Dublin Zoo welcomes a baby rhino

Richard Collins says first newborn in 14 years had a textbook delivery

After an absence of 14 years, a baby rhinoceros has been born in Dublin Zoo. The herd there has five adults, two males and three females. Last year, a pair were seen mating. However, it's not easy to tell if a rhino is pregnant; you can’t just hand the animal a bottle and ask for a urine sample. Its dung has to be tested for traces of hormones produced during pregnancy.

But Helen Clarke and her team had a further problem; how to tell which animal produced a particular piece of dung. Like all vegetarians, a rhino generates lots of waste but this soon becomes mixed with that of its companions. You could follow an animal around with a shovel to get a ‘clean’ sample but that’s hardly a practical proposition — dung tests have to be carried out at least once a week for up to three months. A who’s who of rhino droppings was needed if the team were to identify the zoo’s expectant mother.
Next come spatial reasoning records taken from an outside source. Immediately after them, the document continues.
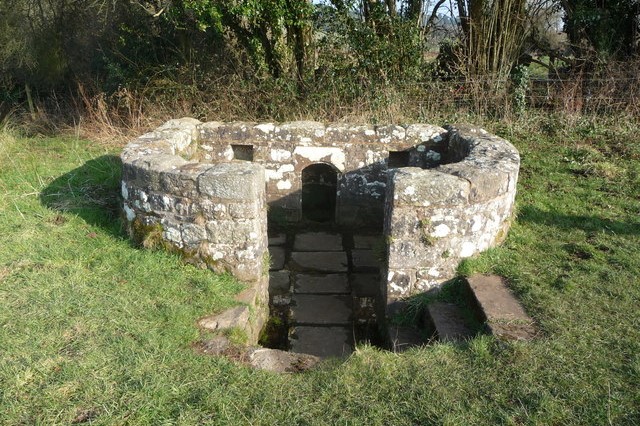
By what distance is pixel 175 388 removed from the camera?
3309mm

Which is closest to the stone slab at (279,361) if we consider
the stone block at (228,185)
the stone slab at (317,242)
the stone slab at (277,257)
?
the stone block at (228,185)

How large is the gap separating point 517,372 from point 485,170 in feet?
6.66

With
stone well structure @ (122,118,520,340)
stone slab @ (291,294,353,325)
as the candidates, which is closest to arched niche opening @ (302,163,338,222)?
stone slab @ (291,294,353,325)

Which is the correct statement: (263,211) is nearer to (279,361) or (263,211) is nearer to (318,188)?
(279,361)

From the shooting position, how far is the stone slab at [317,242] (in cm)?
677

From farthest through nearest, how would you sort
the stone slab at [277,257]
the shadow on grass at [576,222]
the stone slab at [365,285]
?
the stone slab at [277,257]
the stone slab at [365,285]
the shadow on grass at [576,222]

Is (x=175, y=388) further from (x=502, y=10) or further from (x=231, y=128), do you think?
(x=502, y=10)

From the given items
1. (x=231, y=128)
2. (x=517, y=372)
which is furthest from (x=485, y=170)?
(x=231, y=128)

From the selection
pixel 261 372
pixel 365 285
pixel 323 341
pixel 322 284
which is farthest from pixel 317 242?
pixel 261 372

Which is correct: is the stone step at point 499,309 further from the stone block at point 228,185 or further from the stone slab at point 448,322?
the stone block at point 228,185

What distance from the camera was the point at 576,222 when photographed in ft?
19.1

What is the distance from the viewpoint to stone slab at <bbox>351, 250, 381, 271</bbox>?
20.6ft

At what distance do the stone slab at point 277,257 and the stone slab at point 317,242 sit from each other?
0.21 meters

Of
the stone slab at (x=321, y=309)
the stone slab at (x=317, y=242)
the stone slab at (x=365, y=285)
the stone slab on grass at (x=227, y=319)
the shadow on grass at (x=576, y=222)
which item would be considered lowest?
the stone slab at (x=321, y=309)
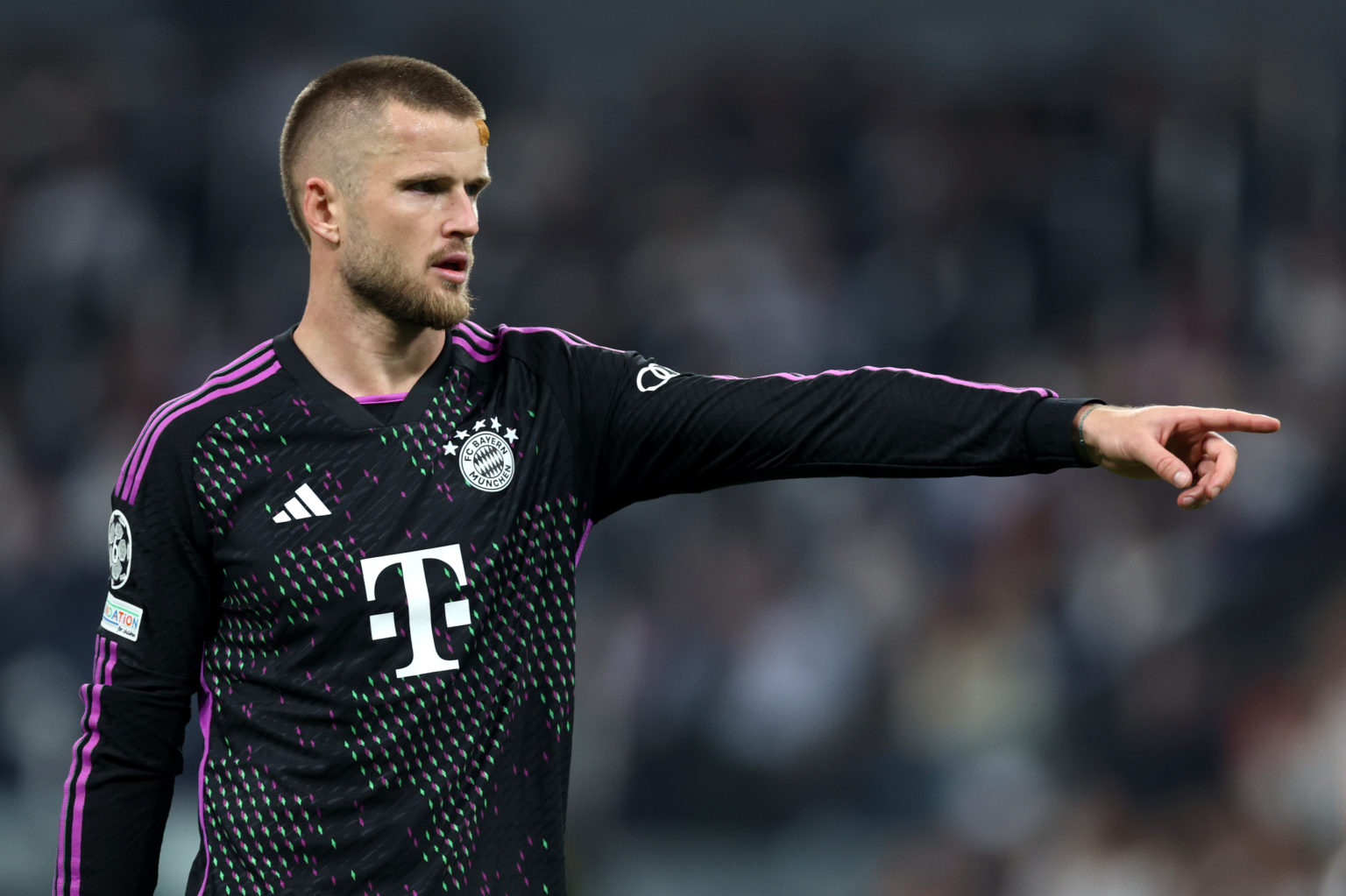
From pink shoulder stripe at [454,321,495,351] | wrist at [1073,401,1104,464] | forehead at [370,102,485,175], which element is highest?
forehead at [370,102,485,175]

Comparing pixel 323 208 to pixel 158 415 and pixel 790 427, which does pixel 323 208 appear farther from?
pixel 790 427

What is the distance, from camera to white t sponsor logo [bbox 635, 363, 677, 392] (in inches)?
101

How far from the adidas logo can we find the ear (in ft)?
1.45

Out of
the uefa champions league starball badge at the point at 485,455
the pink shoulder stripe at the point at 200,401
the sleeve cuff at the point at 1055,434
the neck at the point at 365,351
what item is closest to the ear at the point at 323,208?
the neck at the point at 365,351

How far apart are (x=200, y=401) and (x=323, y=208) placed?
1.29 ft

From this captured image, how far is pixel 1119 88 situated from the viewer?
714 cm

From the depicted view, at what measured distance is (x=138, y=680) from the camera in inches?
96.0

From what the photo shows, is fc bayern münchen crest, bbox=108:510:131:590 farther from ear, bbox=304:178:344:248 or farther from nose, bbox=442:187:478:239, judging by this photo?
nose, bbox=442:187:478:239

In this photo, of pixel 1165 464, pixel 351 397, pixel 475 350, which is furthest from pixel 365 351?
pixel 1165 464

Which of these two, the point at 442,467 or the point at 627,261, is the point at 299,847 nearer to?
the point at 442,467

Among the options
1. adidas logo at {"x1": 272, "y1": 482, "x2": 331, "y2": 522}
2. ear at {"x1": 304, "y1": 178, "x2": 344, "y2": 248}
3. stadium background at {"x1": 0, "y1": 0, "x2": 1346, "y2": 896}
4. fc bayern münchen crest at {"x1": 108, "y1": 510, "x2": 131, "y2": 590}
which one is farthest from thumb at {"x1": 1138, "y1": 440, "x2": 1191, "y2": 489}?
stadium background at {"x1": 0, "y1": 0, "x2": 1346, "y2": 896}

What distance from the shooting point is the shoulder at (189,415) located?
240cm

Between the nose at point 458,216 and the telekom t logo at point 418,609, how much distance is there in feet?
1.70

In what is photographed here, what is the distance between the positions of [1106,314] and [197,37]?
4479 mm
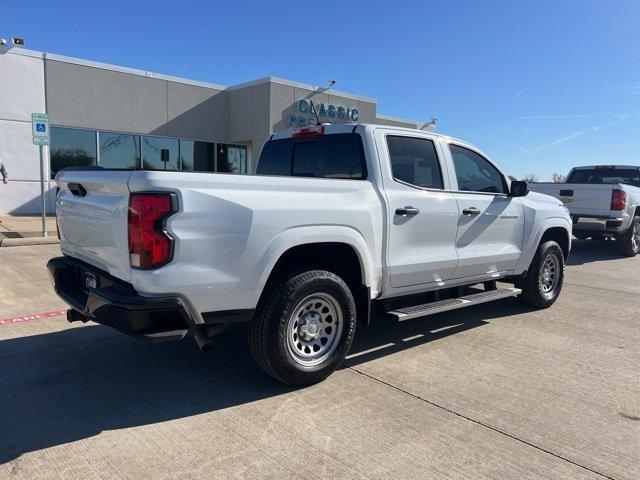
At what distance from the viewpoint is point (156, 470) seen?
279 centimetres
The answer to the problem was an elegant one. Flecks of coloured glitter, the shiny tinsel used in Christmas decorations, is sometimes mixed into food left out for animals such as badgers. The glitter, found later in the droppings, enables a map of the creature’s home range to be drawn. This idea, apparently, came from the burial customs of an African tribe. When a person died, the body would be exposed for animals to consume. The cadaver would be decorated with necklaces and bracelets of coloured beads and, in due course, these turned up wherever scavengers, which had fed on the body, wandered. Could colouring the food help with the rhinos?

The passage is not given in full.